Short-term memory should be distinguished from working memory, which refers to structures and processes used for temporarily storing and manipulating information (see details below).
The idea of the division of memory into short-term and long-term dates back to the 19th century. A classical model of memory developed in the 1960s assumed that all memories pass from a short-term to a long-term store after a small period of time. This model is referred to as the "modal model" and has been most famously detailed by Shiffrin. The exact mechanisms by which this transfer takes place, whether all or only some memories are retained permanently, and indeed the existence of a genuine distinction between the two stores, remain controversial topics among experts.

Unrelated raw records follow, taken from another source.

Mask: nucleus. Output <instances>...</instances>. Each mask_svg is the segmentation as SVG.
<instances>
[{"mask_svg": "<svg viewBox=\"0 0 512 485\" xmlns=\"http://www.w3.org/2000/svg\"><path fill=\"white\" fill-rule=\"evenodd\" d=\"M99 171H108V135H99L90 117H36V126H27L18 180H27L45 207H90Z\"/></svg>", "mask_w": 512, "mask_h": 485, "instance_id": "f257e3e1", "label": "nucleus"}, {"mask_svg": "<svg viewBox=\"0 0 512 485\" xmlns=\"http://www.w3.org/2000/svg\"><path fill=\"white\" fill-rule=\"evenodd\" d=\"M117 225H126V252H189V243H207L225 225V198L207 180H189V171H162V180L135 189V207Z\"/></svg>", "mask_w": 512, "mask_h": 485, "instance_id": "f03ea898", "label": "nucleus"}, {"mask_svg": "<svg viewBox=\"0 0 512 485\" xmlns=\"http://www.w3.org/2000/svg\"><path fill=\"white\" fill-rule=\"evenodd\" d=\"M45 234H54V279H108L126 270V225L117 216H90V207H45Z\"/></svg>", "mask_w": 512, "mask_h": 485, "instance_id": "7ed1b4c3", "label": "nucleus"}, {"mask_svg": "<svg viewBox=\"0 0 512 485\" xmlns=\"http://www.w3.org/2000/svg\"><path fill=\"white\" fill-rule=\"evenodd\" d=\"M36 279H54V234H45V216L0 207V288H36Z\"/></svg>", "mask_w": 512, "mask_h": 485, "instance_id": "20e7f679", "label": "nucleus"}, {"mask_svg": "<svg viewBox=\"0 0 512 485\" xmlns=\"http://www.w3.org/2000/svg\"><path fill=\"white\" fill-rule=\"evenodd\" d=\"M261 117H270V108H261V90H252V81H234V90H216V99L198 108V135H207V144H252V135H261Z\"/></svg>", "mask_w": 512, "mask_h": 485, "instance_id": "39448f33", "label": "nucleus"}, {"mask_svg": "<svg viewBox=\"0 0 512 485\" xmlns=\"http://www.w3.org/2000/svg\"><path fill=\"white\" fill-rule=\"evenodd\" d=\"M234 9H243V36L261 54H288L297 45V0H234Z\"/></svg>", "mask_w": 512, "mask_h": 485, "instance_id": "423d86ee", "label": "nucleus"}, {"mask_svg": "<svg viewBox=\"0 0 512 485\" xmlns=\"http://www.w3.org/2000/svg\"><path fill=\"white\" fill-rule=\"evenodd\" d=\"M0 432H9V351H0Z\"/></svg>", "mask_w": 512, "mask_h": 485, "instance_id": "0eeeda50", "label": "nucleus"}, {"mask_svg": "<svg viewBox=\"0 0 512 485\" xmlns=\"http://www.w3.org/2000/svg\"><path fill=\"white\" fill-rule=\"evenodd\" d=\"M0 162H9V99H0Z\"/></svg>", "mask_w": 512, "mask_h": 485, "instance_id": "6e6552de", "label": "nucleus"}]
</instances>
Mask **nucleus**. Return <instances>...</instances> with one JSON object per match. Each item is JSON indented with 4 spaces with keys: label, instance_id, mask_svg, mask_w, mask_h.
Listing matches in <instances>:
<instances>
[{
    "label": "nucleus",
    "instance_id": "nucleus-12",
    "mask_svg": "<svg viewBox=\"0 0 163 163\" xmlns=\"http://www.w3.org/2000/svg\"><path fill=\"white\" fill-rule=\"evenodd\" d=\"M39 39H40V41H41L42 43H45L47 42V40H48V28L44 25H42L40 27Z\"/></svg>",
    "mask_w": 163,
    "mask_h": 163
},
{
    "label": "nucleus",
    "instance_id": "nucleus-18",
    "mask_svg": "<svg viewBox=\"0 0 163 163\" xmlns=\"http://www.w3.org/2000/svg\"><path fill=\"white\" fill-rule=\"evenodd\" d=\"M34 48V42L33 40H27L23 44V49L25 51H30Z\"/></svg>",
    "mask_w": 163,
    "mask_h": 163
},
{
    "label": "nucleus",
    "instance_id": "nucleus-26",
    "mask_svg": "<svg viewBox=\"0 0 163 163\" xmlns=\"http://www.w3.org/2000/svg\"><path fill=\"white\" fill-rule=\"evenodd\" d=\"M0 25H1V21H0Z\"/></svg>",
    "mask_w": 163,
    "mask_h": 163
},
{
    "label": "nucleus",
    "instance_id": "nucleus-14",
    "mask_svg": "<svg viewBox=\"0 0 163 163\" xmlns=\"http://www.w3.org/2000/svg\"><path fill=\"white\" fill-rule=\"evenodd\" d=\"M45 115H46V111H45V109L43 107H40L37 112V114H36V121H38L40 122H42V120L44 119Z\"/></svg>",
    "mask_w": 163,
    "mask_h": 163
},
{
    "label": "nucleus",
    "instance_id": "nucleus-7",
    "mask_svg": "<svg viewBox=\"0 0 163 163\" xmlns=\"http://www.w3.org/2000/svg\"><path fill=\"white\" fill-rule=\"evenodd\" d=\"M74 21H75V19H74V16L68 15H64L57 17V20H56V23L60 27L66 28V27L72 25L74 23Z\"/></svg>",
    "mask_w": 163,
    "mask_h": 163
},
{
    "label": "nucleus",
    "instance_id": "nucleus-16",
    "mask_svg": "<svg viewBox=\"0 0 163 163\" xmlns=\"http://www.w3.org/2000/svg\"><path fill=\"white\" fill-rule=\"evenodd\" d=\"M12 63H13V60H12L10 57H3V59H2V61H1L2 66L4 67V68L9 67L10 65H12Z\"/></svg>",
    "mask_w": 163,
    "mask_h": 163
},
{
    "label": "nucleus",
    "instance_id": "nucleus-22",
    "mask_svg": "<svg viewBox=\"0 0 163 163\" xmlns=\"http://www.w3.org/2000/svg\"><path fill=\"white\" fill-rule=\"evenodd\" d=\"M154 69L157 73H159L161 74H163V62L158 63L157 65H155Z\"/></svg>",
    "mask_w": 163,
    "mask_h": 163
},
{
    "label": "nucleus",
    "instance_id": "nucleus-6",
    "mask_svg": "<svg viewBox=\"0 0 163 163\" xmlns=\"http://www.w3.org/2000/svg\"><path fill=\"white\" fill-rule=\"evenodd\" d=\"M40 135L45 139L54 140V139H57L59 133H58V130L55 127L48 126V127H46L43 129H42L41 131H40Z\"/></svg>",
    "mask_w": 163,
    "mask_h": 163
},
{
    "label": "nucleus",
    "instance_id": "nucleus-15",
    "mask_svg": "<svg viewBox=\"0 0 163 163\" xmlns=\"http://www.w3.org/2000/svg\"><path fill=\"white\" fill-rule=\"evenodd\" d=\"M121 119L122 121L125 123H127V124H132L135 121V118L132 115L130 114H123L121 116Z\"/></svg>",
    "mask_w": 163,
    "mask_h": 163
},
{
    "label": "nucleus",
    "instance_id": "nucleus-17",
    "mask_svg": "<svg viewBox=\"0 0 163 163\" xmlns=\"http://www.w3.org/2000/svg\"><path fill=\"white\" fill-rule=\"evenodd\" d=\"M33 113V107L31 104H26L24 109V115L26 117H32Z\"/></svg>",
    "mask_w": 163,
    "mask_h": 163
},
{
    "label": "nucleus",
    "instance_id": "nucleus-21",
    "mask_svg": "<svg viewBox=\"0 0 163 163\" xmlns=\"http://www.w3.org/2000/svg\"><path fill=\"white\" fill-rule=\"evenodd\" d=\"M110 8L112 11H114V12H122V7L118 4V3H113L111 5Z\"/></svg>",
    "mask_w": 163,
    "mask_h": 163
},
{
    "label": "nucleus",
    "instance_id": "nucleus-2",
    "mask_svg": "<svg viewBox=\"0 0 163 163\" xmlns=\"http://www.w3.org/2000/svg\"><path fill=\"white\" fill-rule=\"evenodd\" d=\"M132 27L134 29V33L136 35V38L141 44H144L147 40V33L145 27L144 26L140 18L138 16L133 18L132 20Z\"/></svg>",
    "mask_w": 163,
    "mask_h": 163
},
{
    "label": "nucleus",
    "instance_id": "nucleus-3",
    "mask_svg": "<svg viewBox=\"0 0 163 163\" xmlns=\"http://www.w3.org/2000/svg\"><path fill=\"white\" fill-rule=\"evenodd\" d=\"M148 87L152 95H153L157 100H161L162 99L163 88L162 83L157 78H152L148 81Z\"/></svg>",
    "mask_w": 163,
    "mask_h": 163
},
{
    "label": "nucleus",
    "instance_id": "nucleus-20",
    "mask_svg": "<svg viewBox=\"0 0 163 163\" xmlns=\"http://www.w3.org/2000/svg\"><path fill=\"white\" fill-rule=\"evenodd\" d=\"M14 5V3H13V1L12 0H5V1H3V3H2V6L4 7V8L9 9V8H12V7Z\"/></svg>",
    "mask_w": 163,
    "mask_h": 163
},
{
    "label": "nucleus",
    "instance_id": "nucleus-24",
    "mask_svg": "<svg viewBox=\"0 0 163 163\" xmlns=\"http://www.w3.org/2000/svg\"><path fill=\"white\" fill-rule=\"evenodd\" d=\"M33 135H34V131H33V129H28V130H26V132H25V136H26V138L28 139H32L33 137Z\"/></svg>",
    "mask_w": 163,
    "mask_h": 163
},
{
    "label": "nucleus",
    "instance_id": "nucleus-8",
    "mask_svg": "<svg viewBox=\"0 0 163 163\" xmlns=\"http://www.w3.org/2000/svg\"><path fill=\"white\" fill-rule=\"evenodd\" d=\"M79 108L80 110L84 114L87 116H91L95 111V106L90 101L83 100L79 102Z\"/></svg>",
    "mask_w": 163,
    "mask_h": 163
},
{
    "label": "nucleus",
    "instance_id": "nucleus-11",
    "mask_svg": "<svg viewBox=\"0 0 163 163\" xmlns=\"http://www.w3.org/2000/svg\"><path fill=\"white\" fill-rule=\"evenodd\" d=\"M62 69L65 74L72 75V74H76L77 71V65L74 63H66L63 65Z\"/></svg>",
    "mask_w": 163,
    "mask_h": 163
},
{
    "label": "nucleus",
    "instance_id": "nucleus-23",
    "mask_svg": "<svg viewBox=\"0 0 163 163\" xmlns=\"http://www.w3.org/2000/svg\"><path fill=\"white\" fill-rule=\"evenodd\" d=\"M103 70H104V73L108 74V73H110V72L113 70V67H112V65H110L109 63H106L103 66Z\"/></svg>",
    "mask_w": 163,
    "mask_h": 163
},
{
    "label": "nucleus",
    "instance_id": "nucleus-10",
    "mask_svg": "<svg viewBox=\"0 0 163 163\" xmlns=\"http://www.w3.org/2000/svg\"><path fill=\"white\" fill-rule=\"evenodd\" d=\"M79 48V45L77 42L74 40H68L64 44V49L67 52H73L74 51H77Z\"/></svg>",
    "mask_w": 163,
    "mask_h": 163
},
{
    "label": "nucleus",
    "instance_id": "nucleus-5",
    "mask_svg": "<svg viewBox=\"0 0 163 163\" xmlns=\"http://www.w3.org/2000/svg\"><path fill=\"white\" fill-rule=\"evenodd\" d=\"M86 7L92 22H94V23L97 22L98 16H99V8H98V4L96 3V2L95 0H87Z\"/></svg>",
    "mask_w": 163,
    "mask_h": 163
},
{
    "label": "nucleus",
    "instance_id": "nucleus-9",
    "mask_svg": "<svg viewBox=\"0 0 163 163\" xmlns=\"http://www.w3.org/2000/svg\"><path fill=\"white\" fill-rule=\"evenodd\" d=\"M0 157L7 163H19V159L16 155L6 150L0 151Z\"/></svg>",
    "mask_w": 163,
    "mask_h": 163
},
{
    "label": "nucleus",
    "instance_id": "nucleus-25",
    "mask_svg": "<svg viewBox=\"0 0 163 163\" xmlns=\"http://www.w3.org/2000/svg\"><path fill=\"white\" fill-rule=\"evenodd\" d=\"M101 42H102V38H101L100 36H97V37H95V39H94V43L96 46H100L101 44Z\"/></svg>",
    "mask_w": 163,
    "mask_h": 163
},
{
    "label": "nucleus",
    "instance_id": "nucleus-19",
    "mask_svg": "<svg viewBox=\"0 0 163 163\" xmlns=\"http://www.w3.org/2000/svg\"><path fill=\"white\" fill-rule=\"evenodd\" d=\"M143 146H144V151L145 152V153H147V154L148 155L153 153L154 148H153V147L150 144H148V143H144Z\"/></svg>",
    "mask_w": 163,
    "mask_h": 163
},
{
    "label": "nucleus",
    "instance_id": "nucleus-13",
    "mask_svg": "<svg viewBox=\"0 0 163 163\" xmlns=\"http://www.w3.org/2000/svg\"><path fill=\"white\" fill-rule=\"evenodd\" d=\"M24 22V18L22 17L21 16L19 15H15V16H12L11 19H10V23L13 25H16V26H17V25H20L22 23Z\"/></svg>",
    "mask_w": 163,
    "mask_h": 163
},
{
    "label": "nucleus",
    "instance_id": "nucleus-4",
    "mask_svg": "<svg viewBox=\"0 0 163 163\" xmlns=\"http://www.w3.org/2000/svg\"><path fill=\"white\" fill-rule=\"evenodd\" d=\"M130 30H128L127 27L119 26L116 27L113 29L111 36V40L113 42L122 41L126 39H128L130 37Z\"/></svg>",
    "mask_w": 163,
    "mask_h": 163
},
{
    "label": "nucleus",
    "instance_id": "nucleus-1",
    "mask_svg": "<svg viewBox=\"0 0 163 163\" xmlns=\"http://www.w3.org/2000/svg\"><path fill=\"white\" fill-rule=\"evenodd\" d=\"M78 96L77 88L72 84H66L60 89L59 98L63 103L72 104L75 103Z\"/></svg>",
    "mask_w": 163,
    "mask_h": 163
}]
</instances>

One form of evidence, cited in favor of the separate existence of a short-term store comes from anterograde amnesia, the inability to learn new facts and episodes. Patients with this form of amnesia, have intact ability to retain small amounts of information over short time scales (up to 30 seconds) but are dramatically impaired in their ability to form longer-term memories (a famous example is patient HM). This is interpreted as showing that the short-term store is spared from amnesia and other brain diseases.
Other evidence comes from experimental studies showing that some manipulations (e.g., a distractor task, such as repeatedly subtracting a single-digit number from a larger number following learning; cf Brown-Peterson procedure) impair memory for the 3 to 5 most recently learned words of a list (it is presumed, still held in short-term memory), while leaving recall for words from earlier in the list (it is presumed, stored in long-term memory) unaffected; other manipulations (e.g., semantic similarity of the words) affect only memory for earlier list words, but do not affect memory for the last few words in a list. These results show that different factors affect short-term recall (disruption of rehearsal) and long-term recall (semantic similarity). Together, these findings show that long-term memory and short-term memory can vary independently of each other.